Published online Aug 26, 2015. doi: 10.4252/wjsc.v7.i7.999
Peer-review started: May 20, 2015
First decision: June 18, 2015
Revised: June 29, 2015
Accepted: July 16, 2015
Article in press: July 18, 2015
Published online: August 26, 2015
Processing time: 100 Days and 5 Hours
Stem cells offer great promise for the treatment of multiple disorders throughout the body. Critical to this premise is the ability to govern stem cell pluripotency, proliferation, and differentiation. The mechanistic target of rapamycin (mTOR), 289-kDa serine/threonine protein kinase, that is a vital component of mTOR Complex 1 and mTOR Complex 2 represents a critical pathway for the oversight of stem cell maintenance. mTOR can control the programmed cell death pathways of autophagy and apoptosis that can yield variable outcomes in stem cell survival and be reliant upon proliferative pathways that include Wnt signaling, Wnt1 inducible signaling pathway protein 1 (WISP1), silent mating type information regulation 2 homolog 1 (Saccharomyces cerevisiae) (SIRT1), and trophic factors. mTOR also is a necessary component for the early development and establishment of stem cells as well as having a significant impact in the regulation of the maturation of specific cell phenotypes.
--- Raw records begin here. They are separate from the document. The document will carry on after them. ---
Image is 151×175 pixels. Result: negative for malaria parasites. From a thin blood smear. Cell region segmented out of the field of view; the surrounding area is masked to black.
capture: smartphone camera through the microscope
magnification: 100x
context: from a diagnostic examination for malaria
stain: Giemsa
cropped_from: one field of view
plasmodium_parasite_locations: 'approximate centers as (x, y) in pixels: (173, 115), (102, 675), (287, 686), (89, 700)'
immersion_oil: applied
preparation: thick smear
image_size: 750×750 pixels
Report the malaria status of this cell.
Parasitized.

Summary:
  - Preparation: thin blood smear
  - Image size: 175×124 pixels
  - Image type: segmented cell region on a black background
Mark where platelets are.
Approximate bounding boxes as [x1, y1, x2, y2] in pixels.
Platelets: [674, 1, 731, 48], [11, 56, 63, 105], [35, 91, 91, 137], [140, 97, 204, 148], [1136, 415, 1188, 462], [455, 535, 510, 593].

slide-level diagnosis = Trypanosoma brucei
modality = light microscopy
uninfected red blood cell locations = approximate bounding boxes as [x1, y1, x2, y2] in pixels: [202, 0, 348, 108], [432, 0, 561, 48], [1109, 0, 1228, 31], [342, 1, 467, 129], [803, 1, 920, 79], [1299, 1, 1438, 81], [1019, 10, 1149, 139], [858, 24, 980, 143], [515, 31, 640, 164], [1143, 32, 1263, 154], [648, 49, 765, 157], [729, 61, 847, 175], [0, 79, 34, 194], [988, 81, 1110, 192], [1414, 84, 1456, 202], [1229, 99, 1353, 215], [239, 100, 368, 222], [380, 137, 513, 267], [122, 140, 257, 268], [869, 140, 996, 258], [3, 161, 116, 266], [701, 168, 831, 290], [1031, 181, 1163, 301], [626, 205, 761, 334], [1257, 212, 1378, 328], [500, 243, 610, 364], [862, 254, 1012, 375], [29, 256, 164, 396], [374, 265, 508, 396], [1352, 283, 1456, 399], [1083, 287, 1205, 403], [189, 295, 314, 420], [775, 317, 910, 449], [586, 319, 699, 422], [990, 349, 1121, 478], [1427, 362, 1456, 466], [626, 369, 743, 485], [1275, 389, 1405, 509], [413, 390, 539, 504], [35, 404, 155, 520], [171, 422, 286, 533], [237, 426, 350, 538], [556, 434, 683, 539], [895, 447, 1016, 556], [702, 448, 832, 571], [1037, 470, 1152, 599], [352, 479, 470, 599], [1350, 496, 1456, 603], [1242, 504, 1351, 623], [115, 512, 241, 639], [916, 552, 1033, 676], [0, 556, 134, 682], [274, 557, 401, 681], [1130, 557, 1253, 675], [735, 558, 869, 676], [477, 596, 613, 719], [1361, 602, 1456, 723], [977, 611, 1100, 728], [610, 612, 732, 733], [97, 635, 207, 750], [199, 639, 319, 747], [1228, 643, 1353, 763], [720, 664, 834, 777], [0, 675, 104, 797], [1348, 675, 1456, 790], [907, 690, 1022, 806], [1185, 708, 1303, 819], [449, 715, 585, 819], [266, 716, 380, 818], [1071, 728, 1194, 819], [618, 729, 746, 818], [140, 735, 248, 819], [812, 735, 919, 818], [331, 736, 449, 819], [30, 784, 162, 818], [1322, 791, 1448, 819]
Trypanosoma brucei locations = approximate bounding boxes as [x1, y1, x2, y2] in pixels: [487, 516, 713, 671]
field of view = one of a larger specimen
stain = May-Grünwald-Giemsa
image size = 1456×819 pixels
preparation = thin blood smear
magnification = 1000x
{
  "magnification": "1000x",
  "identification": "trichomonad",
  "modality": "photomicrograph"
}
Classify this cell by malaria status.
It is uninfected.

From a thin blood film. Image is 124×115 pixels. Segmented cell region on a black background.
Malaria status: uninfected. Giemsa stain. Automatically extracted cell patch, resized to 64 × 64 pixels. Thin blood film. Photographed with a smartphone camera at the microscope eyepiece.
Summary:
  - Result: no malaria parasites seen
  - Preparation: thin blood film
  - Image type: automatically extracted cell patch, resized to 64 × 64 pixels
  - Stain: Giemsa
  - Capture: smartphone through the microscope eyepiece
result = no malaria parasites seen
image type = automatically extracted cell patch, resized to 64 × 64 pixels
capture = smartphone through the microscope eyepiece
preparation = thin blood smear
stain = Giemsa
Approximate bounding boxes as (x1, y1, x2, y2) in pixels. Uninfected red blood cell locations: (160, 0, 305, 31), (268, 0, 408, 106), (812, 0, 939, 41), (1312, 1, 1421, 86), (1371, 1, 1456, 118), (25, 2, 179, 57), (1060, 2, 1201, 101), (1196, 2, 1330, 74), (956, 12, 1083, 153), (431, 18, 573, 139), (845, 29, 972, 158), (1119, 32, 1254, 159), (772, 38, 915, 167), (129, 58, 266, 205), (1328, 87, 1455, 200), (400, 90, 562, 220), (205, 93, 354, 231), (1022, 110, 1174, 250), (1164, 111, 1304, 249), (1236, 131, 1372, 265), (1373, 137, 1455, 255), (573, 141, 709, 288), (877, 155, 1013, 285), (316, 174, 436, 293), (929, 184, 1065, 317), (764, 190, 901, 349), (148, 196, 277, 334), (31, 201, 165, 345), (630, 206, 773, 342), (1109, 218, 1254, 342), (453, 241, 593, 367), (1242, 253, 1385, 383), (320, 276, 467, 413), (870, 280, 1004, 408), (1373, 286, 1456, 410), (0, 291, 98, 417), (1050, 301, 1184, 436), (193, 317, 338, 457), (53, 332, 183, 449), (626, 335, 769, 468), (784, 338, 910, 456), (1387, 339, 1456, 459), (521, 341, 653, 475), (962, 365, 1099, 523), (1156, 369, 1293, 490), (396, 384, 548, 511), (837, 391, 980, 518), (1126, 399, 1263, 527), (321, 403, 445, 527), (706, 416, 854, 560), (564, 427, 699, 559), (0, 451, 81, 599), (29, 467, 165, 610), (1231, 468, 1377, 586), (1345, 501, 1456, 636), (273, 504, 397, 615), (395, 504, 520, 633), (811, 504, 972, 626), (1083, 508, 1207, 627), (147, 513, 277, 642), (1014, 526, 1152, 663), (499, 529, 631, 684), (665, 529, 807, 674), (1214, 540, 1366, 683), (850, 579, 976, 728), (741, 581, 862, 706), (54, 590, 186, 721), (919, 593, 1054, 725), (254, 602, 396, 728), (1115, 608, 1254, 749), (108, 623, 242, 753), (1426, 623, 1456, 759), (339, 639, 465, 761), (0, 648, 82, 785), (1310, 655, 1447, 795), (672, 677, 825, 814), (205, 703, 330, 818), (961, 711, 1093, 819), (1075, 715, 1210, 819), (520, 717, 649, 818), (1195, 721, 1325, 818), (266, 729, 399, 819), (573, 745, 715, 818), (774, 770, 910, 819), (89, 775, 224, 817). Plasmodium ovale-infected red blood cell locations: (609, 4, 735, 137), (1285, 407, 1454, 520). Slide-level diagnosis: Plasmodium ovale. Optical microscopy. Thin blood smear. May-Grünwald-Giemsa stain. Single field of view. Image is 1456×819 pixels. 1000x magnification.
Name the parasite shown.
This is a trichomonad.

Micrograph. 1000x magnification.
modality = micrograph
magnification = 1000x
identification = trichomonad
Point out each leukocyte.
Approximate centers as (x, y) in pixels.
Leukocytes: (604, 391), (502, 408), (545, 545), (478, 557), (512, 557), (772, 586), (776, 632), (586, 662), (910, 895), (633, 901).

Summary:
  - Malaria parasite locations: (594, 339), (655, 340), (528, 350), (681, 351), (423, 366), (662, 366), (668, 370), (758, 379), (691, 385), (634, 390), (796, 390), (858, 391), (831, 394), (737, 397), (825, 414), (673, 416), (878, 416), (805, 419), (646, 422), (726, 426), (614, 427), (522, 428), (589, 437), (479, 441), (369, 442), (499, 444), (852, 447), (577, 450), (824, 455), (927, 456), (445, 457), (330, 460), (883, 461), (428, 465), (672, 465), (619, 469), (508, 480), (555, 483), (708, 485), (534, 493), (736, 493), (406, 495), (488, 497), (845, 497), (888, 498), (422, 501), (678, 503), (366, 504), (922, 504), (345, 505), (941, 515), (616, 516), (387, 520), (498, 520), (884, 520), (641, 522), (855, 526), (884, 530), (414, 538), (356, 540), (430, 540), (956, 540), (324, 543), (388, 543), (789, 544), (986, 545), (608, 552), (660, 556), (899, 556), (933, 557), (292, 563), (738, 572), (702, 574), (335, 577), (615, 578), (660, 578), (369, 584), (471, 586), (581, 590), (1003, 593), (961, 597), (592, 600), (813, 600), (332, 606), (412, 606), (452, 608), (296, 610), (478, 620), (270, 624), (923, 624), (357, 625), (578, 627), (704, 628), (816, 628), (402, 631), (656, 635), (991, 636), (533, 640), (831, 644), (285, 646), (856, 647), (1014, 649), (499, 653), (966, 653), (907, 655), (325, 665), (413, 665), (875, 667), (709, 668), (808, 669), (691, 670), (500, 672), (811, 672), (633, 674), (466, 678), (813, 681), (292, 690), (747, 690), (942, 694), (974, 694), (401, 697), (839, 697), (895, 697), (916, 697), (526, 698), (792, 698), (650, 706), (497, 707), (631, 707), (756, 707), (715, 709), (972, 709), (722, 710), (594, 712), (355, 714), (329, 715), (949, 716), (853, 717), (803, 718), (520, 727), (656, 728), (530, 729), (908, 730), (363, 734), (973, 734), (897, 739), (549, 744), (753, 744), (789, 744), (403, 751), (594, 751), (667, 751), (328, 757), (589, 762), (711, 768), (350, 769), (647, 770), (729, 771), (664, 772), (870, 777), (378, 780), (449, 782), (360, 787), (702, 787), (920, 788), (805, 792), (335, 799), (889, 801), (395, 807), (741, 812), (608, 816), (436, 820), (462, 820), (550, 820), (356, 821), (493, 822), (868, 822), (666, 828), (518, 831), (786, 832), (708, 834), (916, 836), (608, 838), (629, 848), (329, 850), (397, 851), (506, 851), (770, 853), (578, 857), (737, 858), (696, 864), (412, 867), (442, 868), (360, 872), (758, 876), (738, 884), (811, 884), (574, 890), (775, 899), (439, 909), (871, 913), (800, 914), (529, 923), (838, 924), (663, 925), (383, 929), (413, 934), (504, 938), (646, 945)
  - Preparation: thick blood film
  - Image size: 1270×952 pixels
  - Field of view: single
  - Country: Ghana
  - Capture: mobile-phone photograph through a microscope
Yet, as a proliferative agent, mTOR can not only foster cancer stem cell development and tumorigenesis, but also mediate cell senescence under certain conditions to limit invasive cancer growth. mTOR offers an exciting target for the oversight of stem cell therapies but requires careful consideration of the diverse clinical outcomes that can be fueled by mTOR signaling pathways.
Core tip: Mechanistic target of rapamycin, the mechanistic target of rapamycin, can directly impact stem cell maintenance, proliferation, and differentiation to offer new therapeutic strategies for multiple disease entities.